Ms. Zedreck and other AHN top executives Thursday reiterated their commitment "to contract with any insurance carrier that wants to have a contract with us, including UPMC Health Plan," at a press briefing at Allegheny General.
"We believe that no single health care system should be able to determine who is allowed to have affordable, in-network access to it," added John Dempster, president of Jefferson Regional Hospital in Jefferson Hills.
The obvious reference was to UPMC health system's insistence that it will not renew or extend its contract with Allegheny Health Network parent Highmark after 2014 now that the Pittsburgh insurer has set up a competing provider network.

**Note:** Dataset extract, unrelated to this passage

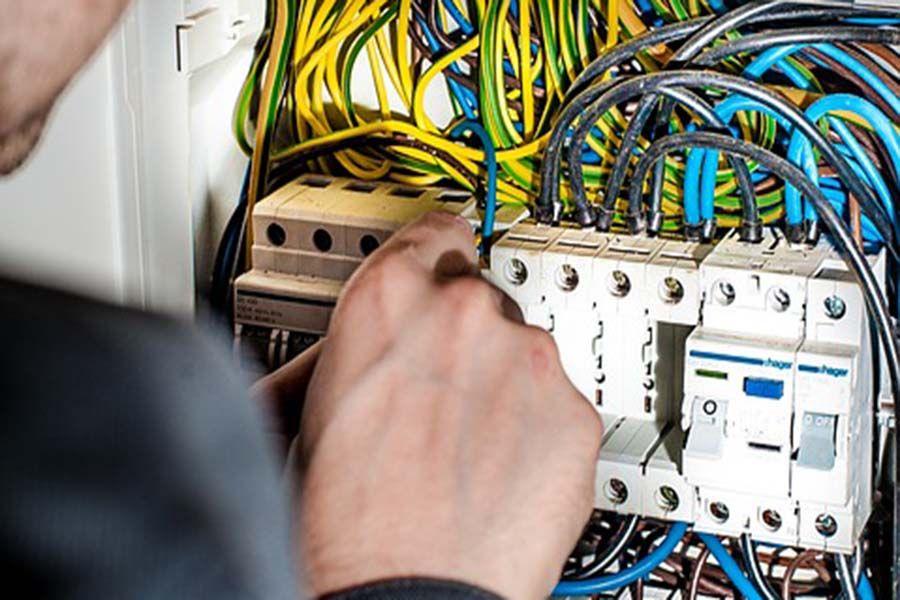 Electrician repair service london emergency electrician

UPMC does contract with other insurers and markets its own UPMC Health Plan.
Because of Highmark's dominance of the local health insurance market and UPMC's dominance on the provider side, "Such a contract would instantly extinguish insurance competition and provider competition, and restore the double-digit premium increases which have plagued this community, kept wages down and stalled job growth," said UPMC spokesman Paul Wood.
Given UPMC's continued insistence there will be no contract, AHN is directing more of its lobbying efforts toward Harrisburg. "We need somebody to step forward and provide clarity to the situation," said Duke Rupert, president of West Penn Hospital in Bloomfield.
While Reps. Dan Frankel, D-Squirrel Hill, and Jim Christiana, R-Beaver, have sent a memo to fellow House members about requiring hospitals such as UPMC's to contract with any willing insurer, it remains to be seen what bill is written and what gets passed when the General Assembly returns next week.
"The hospitals of this region are true community assets and as such should be accessible by the entire community," Mr. Rupert said. "As leaders of the Allegheny Health Network, we are calling for open, affordable access to all charitable health care organizations."
But Mr. Wood countered, "Any sort of 'any willing' legislative proposal is anything but willing -- it's coercion." He added that it "would impose yet another layer of state government intervention and price control in the health care marketplace.
"Requiring everybody to contract with everybody is the exact opposite of the choice that every employer and every consumer wants in order to make health care affordable in our region."